#### WORK TO COMPLETE
Repeat all of the data below word for word, leaving out the pictures.

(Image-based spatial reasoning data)

☆ ☆ ☆ ☆ ☆

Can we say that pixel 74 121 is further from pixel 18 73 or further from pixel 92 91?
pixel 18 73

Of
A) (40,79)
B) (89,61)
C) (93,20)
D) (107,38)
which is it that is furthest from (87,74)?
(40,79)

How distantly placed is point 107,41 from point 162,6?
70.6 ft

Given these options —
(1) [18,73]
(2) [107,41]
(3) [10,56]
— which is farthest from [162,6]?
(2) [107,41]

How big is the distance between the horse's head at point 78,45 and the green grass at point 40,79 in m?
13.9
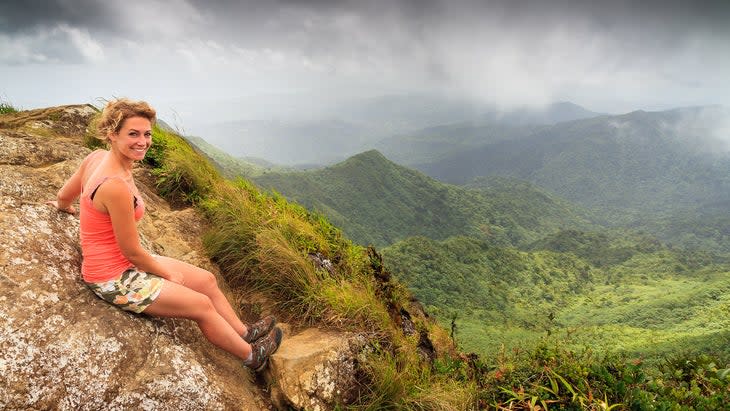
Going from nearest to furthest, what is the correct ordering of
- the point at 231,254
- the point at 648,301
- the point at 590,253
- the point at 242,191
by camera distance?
the point at 231,254 < the point at 242,191 < the point at 648,301 < the point at 590,253

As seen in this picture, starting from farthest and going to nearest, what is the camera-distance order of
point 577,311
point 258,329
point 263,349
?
1. point 577,311
2. point 258,329
3. point 263,349

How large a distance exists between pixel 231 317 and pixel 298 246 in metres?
1.74

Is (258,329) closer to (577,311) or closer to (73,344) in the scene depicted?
(73,344)

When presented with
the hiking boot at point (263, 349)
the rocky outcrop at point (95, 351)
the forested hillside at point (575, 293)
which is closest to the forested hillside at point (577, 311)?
the forested hillside at point (575, 293)

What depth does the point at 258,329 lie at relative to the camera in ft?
13.3

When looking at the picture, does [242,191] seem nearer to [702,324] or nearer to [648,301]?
[702,324]

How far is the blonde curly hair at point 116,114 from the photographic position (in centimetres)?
324

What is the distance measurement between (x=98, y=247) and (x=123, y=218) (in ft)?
1.50

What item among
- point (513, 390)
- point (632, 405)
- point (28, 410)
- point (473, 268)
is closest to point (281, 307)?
point (28, 410)

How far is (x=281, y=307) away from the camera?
473 cm

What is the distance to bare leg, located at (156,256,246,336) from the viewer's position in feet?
12.4

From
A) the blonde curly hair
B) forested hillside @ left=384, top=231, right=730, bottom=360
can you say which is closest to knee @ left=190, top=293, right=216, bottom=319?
the blonde curly hair

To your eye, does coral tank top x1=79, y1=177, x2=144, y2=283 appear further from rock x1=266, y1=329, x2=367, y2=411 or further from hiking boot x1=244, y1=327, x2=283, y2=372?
rock x1=266, y1=329, x2=367, y2=411

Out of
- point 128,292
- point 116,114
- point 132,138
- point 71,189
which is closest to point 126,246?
point 128,292
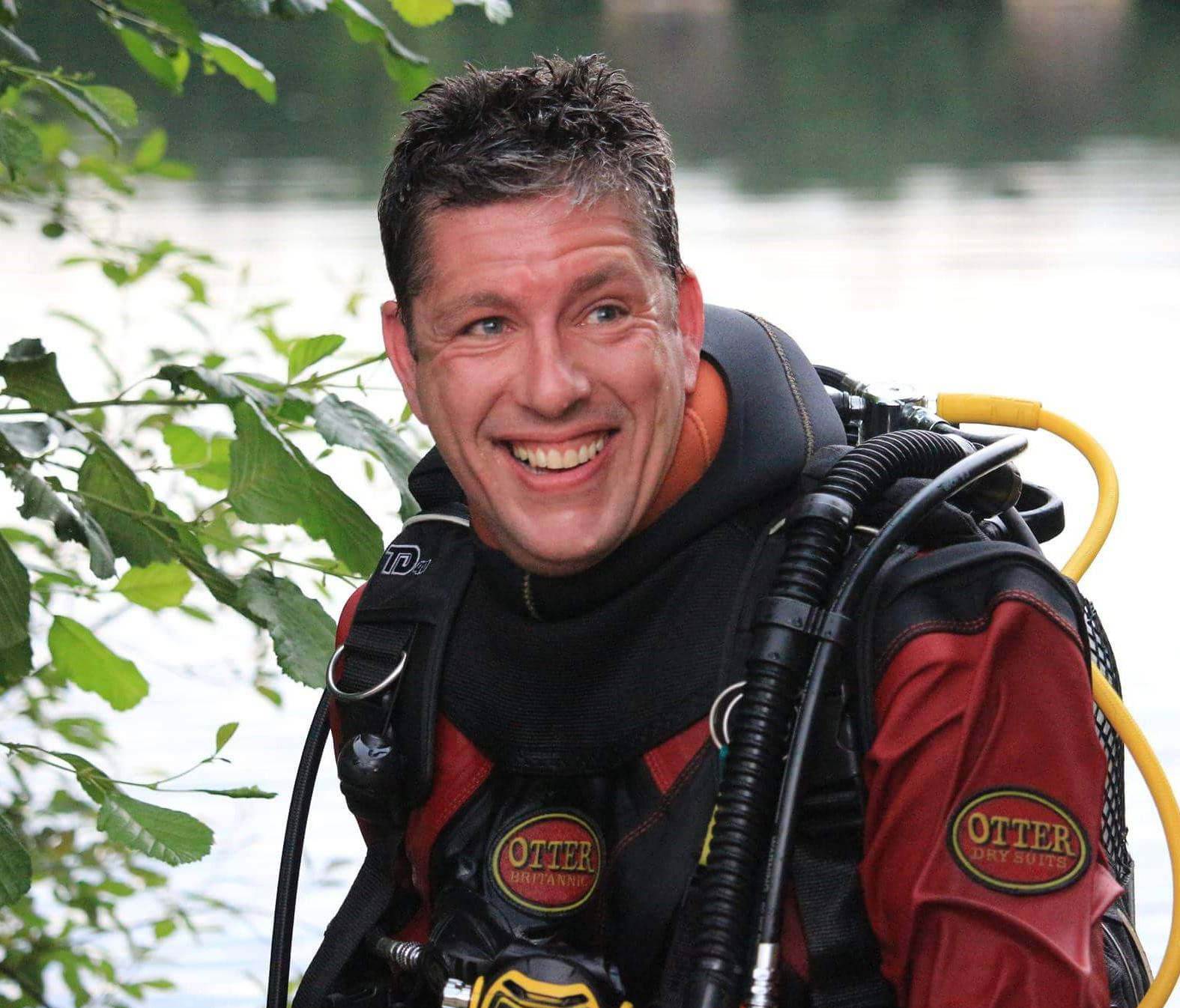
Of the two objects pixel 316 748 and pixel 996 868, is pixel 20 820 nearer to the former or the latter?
pixel 316 748

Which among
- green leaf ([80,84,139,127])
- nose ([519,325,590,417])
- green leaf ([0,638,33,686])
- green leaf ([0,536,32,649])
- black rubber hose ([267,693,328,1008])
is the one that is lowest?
black rubber hose ([267,693,328,1008])

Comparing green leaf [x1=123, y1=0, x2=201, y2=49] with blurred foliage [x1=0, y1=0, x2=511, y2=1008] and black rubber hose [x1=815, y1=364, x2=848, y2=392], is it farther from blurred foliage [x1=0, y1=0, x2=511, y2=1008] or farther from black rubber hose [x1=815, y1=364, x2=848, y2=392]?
black rubber hose [x1=815, y1=364, x2=848, y2=392]

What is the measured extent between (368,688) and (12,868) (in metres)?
0.37

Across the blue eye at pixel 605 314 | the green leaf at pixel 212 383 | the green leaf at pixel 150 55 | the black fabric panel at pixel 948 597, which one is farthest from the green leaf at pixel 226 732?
the green leaf at pixel 150 55

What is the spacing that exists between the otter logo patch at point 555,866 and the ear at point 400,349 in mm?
418

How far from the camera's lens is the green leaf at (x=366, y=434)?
1767 mm

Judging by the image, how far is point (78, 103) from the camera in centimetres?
182

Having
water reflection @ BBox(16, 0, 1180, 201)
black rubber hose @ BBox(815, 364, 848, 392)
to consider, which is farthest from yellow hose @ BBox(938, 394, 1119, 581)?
water reflection @ BBox(16, 0, 1180, 201)

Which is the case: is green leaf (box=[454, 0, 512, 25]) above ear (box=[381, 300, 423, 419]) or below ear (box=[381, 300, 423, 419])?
above

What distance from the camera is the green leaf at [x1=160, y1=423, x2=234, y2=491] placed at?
202 centimetres

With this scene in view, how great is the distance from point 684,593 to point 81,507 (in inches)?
Answer: 23.6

☆ ☆ ☆ ☆ ☆

#### FULL SOLUTION
Can we say that pixel 74 121 is further from pixel 18 73 or further from pixel 92 91?
pixel 18 73

Of
A) (40,79)
B) (89,61)
C) (93,20)
D) (107,38)
which is it that is furthest from (87,74)?
(40,79)

How distantly placed is point 107,41 from point 162,6?
70.6 ft

Given these options —
(1) [18,73]
(2) [107,41]
(3) [10,56]
— which is farthest from [162,6]?
(2) [107,41]

How big is the distance between the horse's head at point 78,45 and the green grass at point 40,79 in m?
13.9
Going from nearest to furthest, what is the correct ordering of
- the point at 231,254
- the point at 648,301
- the point at 590,253
- the point at 242,191
by camera distance?
the point at 231,254 < the point at 242,191 < the point at 648,301 < the point at 590,253

As seen in this picture, starting from farthest and going to nearest, what is the camera-distance order of
point 577,311
point 258,329
point 263,349
?
1. point 577,311
2. point 258,329
3. point 263,349

How large a distance exists between pixel 231 317 and pixel 298 246 in metres?
1.74

Is (258,329) closer to (577,311) or closer to (73,344) in the scene depicted?
(73,344)

When presented with
the hiking boot at point (263, 349)
the rocky outcrop at point (95, 351)
the forested hillside at point (575, 293)
which is closest to the forested hillside at point (577, 311)?
the forested hillside at point (575, 293)

What depth does the point at 258,329 lie at relative to the camera in ft?
13.3

When looking at the picture, does [242,191] seem nearer to [702,324] or nearer to [648,301]?
[702,324]

How far is the blonde curly hair at point 116,114 from the photographic position (in centimetres)?
324

What is the distance measurement between (x=98, y=247) and (x=123, y=218) (in ft)?
1.50

What item among
- point (513, 390)
- point (632, 405)
- point (28, 410)
- point (473, 268)
is closest to point (281, 307)?
point (28, 410)

How far is (x=281, y=307) away from the camera?
473 cm

What is the distance to bare leg, located at (156,256,246,336) from the viewer's position in feet?
12.4

From
A) the blonde curly hair
B) forested hillside @ left=384, top=231, right=730, bottom=360
can you say which is closest to knee @ left=190, top=293, right=216, bottom=319?
the blonde curly hair

To your eye, does coral tank top x1=79, y1=177, x2=144, y2=283 appear further from rock x1=266, y1=329, x2=367, y2=411 or further from hiking boot x1=244, y1=327, x2=283, y2=372?
rock x1=266, y1=329, x2=367, y2=411

Out of
- point 128,292
- point 116,114
- point 132,138
- point 71,189
which is closest to point 126,246?
point 128,292
Of the two objects pixel 316 748 and pixel 996 868, is pixel 20 820 nearer to the former or the latter?
pixel 316 748

Which among
- green leaf ([80,84,139,127])
- nose ([519,325,590,417])
- green leaf ([0,638,33,686])
- green leaf ([0,536,32,649])
- black rubber hose ([267,693,328,1008])
is the one that is lowest?
black rubber hose ([267,693,328,1008])

Comparing green leaf [x1=123, y1=0, x2=201, y2=49] with blurred foliage [x1=0, y1=0, x2=511, y2=1008] and black rubber hose [x1=815, y1=364, x2=848, y2=392], is it farther from blurred foliage [x1=0, y1=0, x2=511, y2=1008] or farther from black rubber hose [x1=815, y1=364, x2=848, y2=392]?
black rubber hose [x1=815, y1=364, x2=848, y2=392]

What is the measured extent between (368,688) and (12,868) (in metres)?
0.37

Across the blue eye at pixel 605 314 | the green leaf at pixel 212 383 | the green leaf at pixel 150 55 | the black fabric panel at pixel 948 597, which one is farthest from the green leaf at pixel 226 732?
the green leaf at pixel 150 55

What is the spacing that exists between the otter logo patch at point 555,866 and the ear at point 400,349 in mm?
418

How far from the camera's lens is the green leaf at (x=366, y=434)?
1767 mm

Judging by the image, how far is point (78, 103) from the camera in centimetres?
182

Having
water reflection @ BBox(16, 0, 1180, 201)
black rubber hose @ BBox(815, 364, 848, 392)
to consider, which is farthest from yellow hose @ BBox(938, 394, 1119, 581)?
water reflection @ BBox(16, 0, 1180, 201)

Which is the case: is green leaf (box=[454, 0, 512, 25]) above ear (box=[381, 300, 423, 419]) or below ear (box=[381, 300, 423, 419])?
above

What distance from the camera is the green leaf at [x1=160, y1=423, x2=234, y2=491] placed at?
202 centimetres

With this scene in view, how great is the distance from point 684,593 to point 81,507 (in inches)?
Answer: 23.6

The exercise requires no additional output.